[Input for this task Boundary: Start]

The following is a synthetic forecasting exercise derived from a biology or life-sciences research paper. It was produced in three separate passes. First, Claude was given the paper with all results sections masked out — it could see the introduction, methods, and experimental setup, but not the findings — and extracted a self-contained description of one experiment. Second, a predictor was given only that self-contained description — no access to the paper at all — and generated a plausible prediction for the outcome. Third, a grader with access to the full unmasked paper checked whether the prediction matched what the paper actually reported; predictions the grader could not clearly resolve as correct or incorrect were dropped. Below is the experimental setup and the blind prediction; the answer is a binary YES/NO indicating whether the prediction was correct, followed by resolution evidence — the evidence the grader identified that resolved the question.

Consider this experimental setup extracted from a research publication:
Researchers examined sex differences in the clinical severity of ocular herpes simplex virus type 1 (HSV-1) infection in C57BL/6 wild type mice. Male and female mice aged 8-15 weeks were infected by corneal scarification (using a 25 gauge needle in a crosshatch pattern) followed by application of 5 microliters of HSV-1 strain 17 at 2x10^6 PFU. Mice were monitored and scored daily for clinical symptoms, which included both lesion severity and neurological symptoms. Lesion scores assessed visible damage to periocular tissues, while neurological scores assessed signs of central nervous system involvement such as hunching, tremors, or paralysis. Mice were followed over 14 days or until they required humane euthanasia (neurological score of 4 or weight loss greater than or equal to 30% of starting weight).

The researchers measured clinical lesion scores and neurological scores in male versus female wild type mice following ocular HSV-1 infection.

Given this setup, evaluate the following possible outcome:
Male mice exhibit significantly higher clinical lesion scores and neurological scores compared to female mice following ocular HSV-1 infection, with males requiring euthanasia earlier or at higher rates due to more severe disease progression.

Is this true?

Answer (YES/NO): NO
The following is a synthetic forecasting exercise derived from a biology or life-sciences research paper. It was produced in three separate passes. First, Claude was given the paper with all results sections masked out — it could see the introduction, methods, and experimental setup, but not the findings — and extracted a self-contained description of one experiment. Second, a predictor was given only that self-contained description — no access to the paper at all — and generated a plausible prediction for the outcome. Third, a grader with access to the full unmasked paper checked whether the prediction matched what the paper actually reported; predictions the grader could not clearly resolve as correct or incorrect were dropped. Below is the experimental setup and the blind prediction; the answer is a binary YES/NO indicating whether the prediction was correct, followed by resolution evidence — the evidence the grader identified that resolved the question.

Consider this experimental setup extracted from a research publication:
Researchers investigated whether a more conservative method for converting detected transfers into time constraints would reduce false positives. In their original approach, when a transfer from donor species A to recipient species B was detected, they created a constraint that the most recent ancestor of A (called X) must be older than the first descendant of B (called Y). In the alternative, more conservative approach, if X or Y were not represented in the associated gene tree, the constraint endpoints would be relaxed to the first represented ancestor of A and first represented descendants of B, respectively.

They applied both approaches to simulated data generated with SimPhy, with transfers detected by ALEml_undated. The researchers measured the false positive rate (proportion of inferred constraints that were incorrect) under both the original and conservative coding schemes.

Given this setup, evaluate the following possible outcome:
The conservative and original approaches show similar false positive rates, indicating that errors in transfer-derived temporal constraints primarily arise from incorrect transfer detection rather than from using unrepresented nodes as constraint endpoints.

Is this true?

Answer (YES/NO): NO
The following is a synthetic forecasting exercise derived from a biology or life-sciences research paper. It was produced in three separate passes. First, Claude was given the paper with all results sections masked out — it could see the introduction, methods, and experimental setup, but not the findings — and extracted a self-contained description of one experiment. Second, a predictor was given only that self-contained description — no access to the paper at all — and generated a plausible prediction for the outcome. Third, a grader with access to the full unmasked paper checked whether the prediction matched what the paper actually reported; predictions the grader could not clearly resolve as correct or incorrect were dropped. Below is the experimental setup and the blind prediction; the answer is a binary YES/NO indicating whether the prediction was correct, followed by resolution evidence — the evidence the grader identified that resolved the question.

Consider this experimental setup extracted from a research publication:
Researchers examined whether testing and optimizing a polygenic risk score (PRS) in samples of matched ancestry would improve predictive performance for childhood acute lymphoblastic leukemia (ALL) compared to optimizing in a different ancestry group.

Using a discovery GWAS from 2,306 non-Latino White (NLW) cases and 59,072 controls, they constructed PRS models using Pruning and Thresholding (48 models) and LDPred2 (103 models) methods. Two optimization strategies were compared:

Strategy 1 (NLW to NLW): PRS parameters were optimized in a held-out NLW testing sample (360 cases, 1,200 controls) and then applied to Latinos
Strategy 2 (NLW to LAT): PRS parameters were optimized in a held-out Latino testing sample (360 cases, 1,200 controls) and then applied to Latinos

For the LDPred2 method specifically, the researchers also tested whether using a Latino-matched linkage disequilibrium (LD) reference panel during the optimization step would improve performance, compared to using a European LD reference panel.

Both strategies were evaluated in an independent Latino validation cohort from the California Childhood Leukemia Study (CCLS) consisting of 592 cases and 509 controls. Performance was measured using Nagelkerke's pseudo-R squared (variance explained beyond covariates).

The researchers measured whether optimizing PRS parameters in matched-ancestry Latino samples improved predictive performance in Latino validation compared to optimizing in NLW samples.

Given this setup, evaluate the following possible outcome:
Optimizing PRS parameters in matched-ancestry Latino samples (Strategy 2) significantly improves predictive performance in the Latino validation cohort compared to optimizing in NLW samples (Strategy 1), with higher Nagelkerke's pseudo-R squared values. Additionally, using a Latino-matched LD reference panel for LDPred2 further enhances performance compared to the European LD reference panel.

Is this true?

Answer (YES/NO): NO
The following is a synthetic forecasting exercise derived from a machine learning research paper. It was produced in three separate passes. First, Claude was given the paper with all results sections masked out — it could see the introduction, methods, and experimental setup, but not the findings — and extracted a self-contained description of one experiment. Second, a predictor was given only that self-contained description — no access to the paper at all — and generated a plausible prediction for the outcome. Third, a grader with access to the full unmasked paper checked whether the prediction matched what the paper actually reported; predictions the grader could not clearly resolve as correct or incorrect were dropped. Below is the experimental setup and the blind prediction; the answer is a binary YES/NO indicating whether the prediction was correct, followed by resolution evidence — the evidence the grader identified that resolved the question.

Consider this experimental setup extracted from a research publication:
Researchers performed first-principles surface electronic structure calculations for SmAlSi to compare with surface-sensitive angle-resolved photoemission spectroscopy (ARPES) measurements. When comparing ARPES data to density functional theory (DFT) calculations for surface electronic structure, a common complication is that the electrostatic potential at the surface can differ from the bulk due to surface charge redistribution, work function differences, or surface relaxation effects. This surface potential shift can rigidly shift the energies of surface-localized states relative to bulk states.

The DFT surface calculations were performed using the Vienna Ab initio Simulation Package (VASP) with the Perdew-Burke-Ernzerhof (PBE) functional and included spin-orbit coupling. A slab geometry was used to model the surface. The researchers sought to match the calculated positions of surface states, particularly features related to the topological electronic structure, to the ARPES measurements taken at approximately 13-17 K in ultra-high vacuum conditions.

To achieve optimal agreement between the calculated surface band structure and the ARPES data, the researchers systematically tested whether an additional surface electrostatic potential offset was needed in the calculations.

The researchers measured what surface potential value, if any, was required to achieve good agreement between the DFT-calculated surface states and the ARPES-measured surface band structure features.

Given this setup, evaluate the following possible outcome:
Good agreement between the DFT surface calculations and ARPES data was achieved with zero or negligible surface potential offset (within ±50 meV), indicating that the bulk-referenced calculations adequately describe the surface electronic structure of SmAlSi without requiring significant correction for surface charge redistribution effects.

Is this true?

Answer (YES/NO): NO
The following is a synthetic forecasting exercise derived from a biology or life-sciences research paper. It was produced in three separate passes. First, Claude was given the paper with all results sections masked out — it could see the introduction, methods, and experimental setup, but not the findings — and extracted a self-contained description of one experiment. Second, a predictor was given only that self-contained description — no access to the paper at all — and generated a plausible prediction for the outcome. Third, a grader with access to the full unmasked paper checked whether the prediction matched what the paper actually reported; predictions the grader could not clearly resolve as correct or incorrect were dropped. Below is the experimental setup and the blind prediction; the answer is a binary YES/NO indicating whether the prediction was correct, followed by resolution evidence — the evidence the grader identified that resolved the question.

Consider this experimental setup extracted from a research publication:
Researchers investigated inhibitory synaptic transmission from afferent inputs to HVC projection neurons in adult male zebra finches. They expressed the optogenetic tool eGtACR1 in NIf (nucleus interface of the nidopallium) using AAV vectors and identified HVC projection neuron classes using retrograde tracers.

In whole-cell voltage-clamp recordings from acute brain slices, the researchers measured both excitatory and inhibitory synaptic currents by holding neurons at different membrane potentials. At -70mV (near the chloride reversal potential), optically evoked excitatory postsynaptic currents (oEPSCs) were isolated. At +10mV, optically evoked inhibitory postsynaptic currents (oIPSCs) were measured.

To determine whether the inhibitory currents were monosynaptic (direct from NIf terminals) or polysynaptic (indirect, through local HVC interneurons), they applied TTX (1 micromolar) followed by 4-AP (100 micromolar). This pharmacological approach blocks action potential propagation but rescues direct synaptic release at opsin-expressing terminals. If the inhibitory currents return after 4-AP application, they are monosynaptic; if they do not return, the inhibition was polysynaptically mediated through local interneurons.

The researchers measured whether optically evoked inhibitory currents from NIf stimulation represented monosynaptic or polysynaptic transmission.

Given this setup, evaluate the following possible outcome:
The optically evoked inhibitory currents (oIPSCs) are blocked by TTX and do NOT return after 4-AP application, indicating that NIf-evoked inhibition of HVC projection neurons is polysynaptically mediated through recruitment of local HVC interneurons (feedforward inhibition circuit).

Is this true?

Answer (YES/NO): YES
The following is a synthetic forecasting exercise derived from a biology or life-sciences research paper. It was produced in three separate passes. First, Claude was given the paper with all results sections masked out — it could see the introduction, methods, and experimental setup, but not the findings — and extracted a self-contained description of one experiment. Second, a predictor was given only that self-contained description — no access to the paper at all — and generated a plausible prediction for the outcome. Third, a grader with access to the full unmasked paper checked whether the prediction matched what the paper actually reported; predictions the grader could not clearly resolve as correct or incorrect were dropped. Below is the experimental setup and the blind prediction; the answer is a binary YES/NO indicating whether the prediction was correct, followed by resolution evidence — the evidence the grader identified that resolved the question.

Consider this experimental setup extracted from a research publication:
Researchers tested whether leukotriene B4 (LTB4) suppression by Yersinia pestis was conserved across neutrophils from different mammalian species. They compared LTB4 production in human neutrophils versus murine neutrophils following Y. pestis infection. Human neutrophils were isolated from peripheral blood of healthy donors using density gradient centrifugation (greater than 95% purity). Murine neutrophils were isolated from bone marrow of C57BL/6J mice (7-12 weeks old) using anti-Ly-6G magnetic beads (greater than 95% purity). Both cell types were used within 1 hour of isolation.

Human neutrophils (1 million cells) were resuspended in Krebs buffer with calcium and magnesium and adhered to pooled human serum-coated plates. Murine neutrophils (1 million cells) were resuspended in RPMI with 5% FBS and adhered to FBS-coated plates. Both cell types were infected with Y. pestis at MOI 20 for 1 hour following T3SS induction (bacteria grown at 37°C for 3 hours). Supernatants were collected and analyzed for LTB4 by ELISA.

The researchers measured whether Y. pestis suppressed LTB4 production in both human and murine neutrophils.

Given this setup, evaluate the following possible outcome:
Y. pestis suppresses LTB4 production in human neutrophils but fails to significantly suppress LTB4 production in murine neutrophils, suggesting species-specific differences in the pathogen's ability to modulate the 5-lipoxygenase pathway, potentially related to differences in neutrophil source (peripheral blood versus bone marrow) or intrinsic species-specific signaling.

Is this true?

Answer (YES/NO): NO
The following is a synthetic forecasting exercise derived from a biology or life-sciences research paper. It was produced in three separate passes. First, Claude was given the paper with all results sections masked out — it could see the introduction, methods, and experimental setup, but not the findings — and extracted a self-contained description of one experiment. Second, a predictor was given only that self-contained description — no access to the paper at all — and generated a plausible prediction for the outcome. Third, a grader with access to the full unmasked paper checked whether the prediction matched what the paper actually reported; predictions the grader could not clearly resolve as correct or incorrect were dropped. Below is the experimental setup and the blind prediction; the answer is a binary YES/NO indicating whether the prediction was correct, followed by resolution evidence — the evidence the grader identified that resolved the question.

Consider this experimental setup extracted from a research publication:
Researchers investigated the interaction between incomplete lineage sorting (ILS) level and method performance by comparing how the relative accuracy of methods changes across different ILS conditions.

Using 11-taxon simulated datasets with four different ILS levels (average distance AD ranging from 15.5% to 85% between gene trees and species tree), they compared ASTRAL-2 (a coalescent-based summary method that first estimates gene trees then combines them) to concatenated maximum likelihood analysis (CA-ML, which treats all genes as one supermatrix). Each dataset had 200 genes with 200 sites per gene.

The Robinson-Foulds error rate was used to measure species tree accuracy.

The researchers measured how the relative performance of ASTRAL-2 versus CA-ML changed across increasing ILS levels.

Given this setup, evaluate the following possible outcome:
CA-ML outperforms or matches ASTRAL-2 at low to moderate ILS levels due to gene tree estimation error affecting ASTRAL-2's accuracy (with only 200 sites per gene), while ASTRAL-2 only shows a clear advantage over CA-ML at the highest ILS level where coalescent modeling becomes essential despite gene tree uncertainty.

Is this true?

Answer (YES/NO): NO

[Input for this task Boundary: End]

▶ Brief:
Work out how many lines in this material include the word "held", and reply with that number alone.

▶ Response to the exercise:
2